Rendered images with source text
Content starts

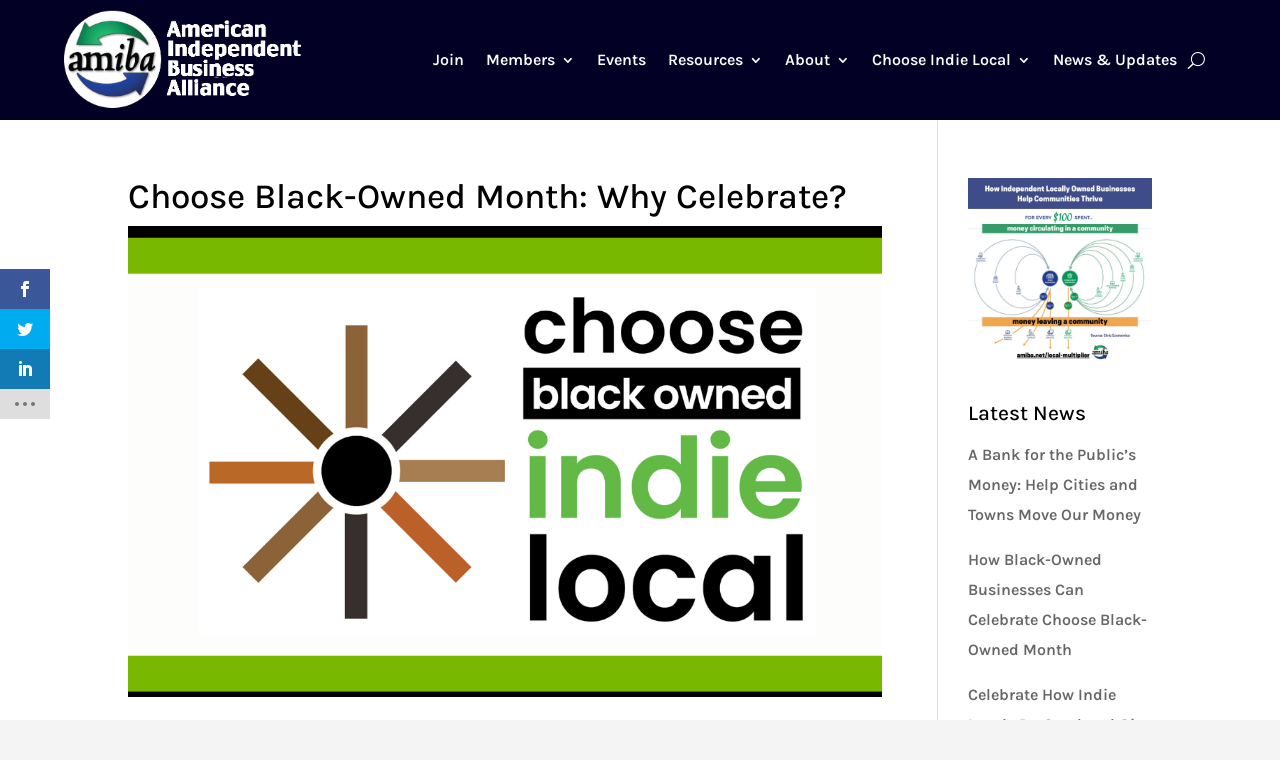

--- FILE ---
content_type: text/css
request_url: https://amiba.net/wp-content/et-cache/7459/et-core-unified-7459.min.css?ver=1768646951
body_size: 676
content:
#logo{max-height:75%}#main-header{box-shadow:unset!important}#our-service .et_pb_column_1_3:hover .et_pb_blurb,#our-service .et_pb_column_1_3:first-child:hover,#our-service .et_pb_column_1_3 .et_pb_module_header:after,#our-service .et_pb_column_1_3:hover,#our-service .et_pb_column_1_3:last-child:hover,.baseline:after{background:#13945a}.et_pb_post{margin-bottom:20px}.wpem-single-event-header-top,#wpem-single-event-header-top{display:none!important}.page-id-2758 #logo{display:none}.single-post #main-header,.single-event_listing #main-header{background-color:#030026}.et_pb_fullwidth_header_0{padding-top:270px!important;padding-bottom:154px;margin-top:-30px!important}.et_pb_column{z-index:auto}.pa-header .et_pb_row{-webkit-transition:all .5s ease;-moz-transition:all .5s ease;-o-transition:all .5s ease;transition:all .5s ease}.pa-fixed-header .et_pb_row{padding:10px 0;-webkit-transition:all .5s ease;-moz-transition:all .5s ease;-o-transition:all .5s ease;transition:all .5s ease}.pa-header{background:transparent;-webkit-transition:background-color 2s ease-out;-moz-transition:background-color 2s ease-out;-o-transition:background-color 2s ease-out;transition:background-color 2s ease-out}.pa-fixed-header{background-color:#030026!important;-webkit-transition:background-color 2s ease-out;-moz-transition:background-color 2s ease-out;-o-transition:background-color 2s ease-out;transition:background-color 2s ease-out}#SFctr label.SFchk>input[type=checkbox]:checked~i{background-color:#13945a}#SFctr a.SFbtn,#SFctr button{background:#13945a}#SFctr a.SFbtn,#SFctr button:hover{background:#0e6c42}#SFctr #SFfrmadd #SFfrmsum{background-color:#13945a}#SFctr #SFfrmadd{border:1px solid #13945a}#SFctr #SFfrmitm .SFfrmitmsel{background-color:#13945a}element.style{}#SFctr .SF1 table.SFfrm div.SFpy0,#SFctr .SF1 table.SFfrm input[type=file],#SFctr .SF1 table.SFfrm input[type=password],#SFctr .SF1 table.SFfrm input[type=text],#SFctr .SF1 table.SFfrm select,#SFctr table.SFfrm.SFblc input[type=file],#SFctr table.SFfrm.SFblc input[type=password],#SFctr table.SFfrm.SFblc input[type=text],#SFctr table.SFfrm.SFblc select{width:75%;max-width:275px;padding:5px 10px}#SFctr table.SFfrm div.SFpy0,#SFctr table.SFfrm input[type=file],#SFctr table.SFfrm input[type=password],#SFctr table.SFfrm input[type=text],#SFctr table.SFfrm select{width:275px;height:auto}#post-6035 .et_post_meta_wrapper img{display:none!important}.tutor-wrap{padding-top:50px;padding-bottom:50px}@media (min-width:1200px){.tutor-fs-4{font-size:2.3rem}}.tutor-course-details-instructors{display:none}.et_mobile_menu{overflow:scroll!important;max-height:80vh}a{text-decoration:underline}#SFctr a{text-decoration:underline}

--- FILE ---
content_type: text/css
request_url: https://amiba.net/wp-content/et-cache/7459/et-core-unified-tb-4803-tb-4719-deferred-7459.min.css?ver=1768646952
body_size: 291
content:
.et_pb_section_0_tb_footer.et_pb_section{background-color:rgba(0,30,107,0.12)!important}.et_pb_image_0_tb_footer{text-align:left;margin-left:0}.et_pb_text_0_tb_footer h4,.et_pb_text_1_tb_footer h4{font-weight:600;font-size:20px}.et_pb_text_1_tb_footer{margin-bottom:1px!important}.et_pb_section_1_tb_footer.et_pb_section{padding-top:0px;padding-bottom:0px;margin-top:0px;margin-bottom:0px;background-color:#030026!important}.et_pb_text_2_tb_footer.et_pb_text{color:#FFFFFF!important}.et_pb_text_2_tb_footer{font-size:12px}.et_pb_social_media_follow_network_0_tb_footer a.icon{background-color:#3b5998!important}.et_pb_social_media_follow_network_1_tb_footer a.icon{background-color:#000000!important}.et_pb_social_media_follow_network_2_tb_footer a.icon{background-color:#007bb6!important}.et_pb_social_media_follow_network_3_tb_footer a.icon{background-color:#ea2c59!important}.et_pb_image_0_tb_footer.et_pb_module{margin-left:auto!important;margin-right:auto!important}@media only screen and (min-width:981px){.et_pb_image_0_tb_footer{width:80%}}@media only screen and (max-width:980px){.et_pb_image_0_tb_footer{width:51%}.et_pb_image_0_tb_footer .et_pb_image_wrap img{width:auto}.et_pb_text_2_tb_footer{font-size:12px}}@media only screen and (max-width:767px){.et_pb_image_0_tb_footer{width:84%}.et_pb_image_0_tb_footer .et_pb_image_wrap img{width:auto}.et_pb_text_2_tb_footer{font-size:9px}}

--- FILE ---
content_type: application/javascript
request_url: https://amiba.net/wp-content/uploads/wtfdivi/wp_footer.js?ver=1638899335
body_size: -7
content:
jQuery(function($){});jQuery(function($){$('.et-social-icon a, .et-extra-social-icon a').attr('target','_blank');});jQuery(function($){});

Content ends

§ INSTRUCTIONS TO FOLLOW
Transcribe all lines above exactly, skipping pictures.

§ TASK SOLUTION
--- FILE ---
content_type: text/css
request_url: https://amiba.net/wp-content/et-cache/7459/et-core-unified-7459.min.css?ver=1768646951
body_size: 676
content:
#logo{max-height:75%}#main-header{box-shadow:unset!important}#our-service .et_pb_column_1_3:hover .et_pb_blurb,#our-service .et_pb_column_1_3:first-child:hover,#our-service .et_pb_column_1_3 .et_pb_module_header:after,#our-service .et_pb_column_1_3:hover,#our-service .et_pb_column_1_3:last-child:hover,.baseline:after{background:#13945a}.et_pb_post{margin-bottom:20px}.wpem-single-event-header-top,#wpem-single-event-header-top{display:none!important}.page-id-2758 #logo{display:none}.single-post #main-header,.single-event_listing #main-header{background-color:#030026}.et_pb_fullwidth_header_0{padding-top:270px!important;padding-bottom:154px;margin-top:-30px!important}.et_pb_column{z-index:auto}.pa-header .et_pb_row{-webkit-transition:all .5s ease;-moz-transition:all .5s ease;-o-transition:all .5s ease;transition:all .5s ease}.pa-fixed-header .et_pb_row{padding:10px 0;-webkit-transition:all .5s ease;-moz-transition:all .5s ease;-o-transition:all .5s ease;transition:all .5s ease}.pa-header{background:transparent;-webkit-transition:background-color 2s ease-out;-moz-transition:background-color 2s ease-out;-o-transition:background-color 2s ease-out;transition:background-color 2s ease-out}.pa-fixed-header{background-color:#030026!important;-webkit-transition:background-color 2s ease-out;-moz-transition:background-color 2s ease-out;-o-transition:background-color 2s ease-out;transition:background-color 2s ease-out}#SFctr label.SFchk>input[type=checkbox]:checked~i{background-color:#13945a}#SFctr a.SFbtn,#SFctr button{background:#13945a}#SFctr a.SFbtn,#SFctr button:hover{background:#0e6c42}#SFctr #SFfrmadd #SFfrmsum{background-color:#13945a}#SFctr #SFfrmadd{border:1px solid #13945a}#SFctr #SFfrmitm .SFfrmitmsel{background-color:#13945a}element.style{}#SFctr .SF1 table.SFfrm div.SFpy0,#SFctr .SF1 table.SFfrm input[type=file],#SFctr .SF1 table.SFfrm input[type=password],#SFctr .SF1 table.SFfrm input[type=text],#SFctr .SF1 table.SFfrm select,#SFctr table.SFfrm.SFblc input[type=file],#SFctr table.SFfrm.SFblc input[type=password],#SFctr table.SFfrm.SFblc input[type=text],#SFctr table.SFfrm.SFblc select{width:75%;max-width:275px;padding:5px 10px}#SFctr table.SFfrm div.SFpy0,#SFctr table.SFfrm input[type=file],#SFctr table.SFfrm input[type=password],#SFctr table.SFfrm input[type=text],#SFctr table.SFfrm select{width:275px;height:auto}#post-6035 .et_post_meta_wrapper img{display:none!important}.tutor-wrap{padding-top:50px;padding-bottom:50px}@media (min-width:1200px){.tutor-fs-4{font-size:2.3rem}}.tutor-course-details-instructors{display:none}.et_mobile_menu{overflow:scroll!important;max-height:80vh}a{text-decoration:underline}#SFctr a{text-decoration:underline}

--- FILE ---
content_type: text/css
request_url: https://amiba.net/wp-content/et-cache/7459/et-core-unified-tb-4803-tb-4719-deferred-7459.min.css?ver=1768646952
body_size: 291
content:
.et_pb_section_0_tb_footer.et_pb_section{background-color:rgba(0,30,107,0.12)!important}.et_pb_image_0_tb_footer{text-align:left;margin-left:0}.et_pb_text_0_tb_footer h4,.et_pb_text_1_tb_footer h4{font-weight:600;font-size:20px}.et_pb_text_1_tb_footer{margin-bottom:1px!important}.et_pb_section_1_tb_footer.et_pb_section{padding-top:0px;padding-bottom:0px;margin-top:0px;margin-bottom:0px;background-color:#030026!important}.et_pb_text_2_tb_footer.et_pb_text{color:#FFFFFF!important}.et_pb_text_2_tb_footer{font-size:12px}.et_pb_social_media_follow_network_0_tb_footer a.icon{background-color:#3b5998!important}.et_pb_social_media_follow_network_1_tb_footer a.icon{background-color:#000000!important}.et_pb_social_media_follow_network_2_tb_footer a.icon{background-color:#007bb6!important}.et_pb_social_media_follow_network_3_tb_footer a.icon{background-color:#ea2c59!important}.et_pb_image_0_tb_footer.et_pb_module{margin-left:auto!important;margin-right:auto!important}@media only screen and (min-width:981px){.et_pb_image_0_tb_footer{width:80%}}@media only screen and (max-width:980px){.et_pb_image_0_tb_footer{width:51%}.et_pb_image_0_tb_footer .et_pb_image_wrap img{width:auto}.et_pb_text_2_tb_footer{font-size:12px}}@media only screen and (max-width:767px){.et_pb_image_0_tb_footer{width:84%}.et_pb_image_0_tb_footer .et_pb_image_wrap img{width:auto}.et_pb_text_2_tb_footer{font-size:9px}}

--- FILE ---
content_type: application/javascript
request_url: https://amiba.net/wp-content/uploads/wtfdivi/wp_footer.js?ver=1638899335
body_size: -7
content:
jQuery(function($){});jQuery(function($){$('.et-social-icon a, .et-extra-social-icon a').attr('target','_blank');});jQuery(function($){});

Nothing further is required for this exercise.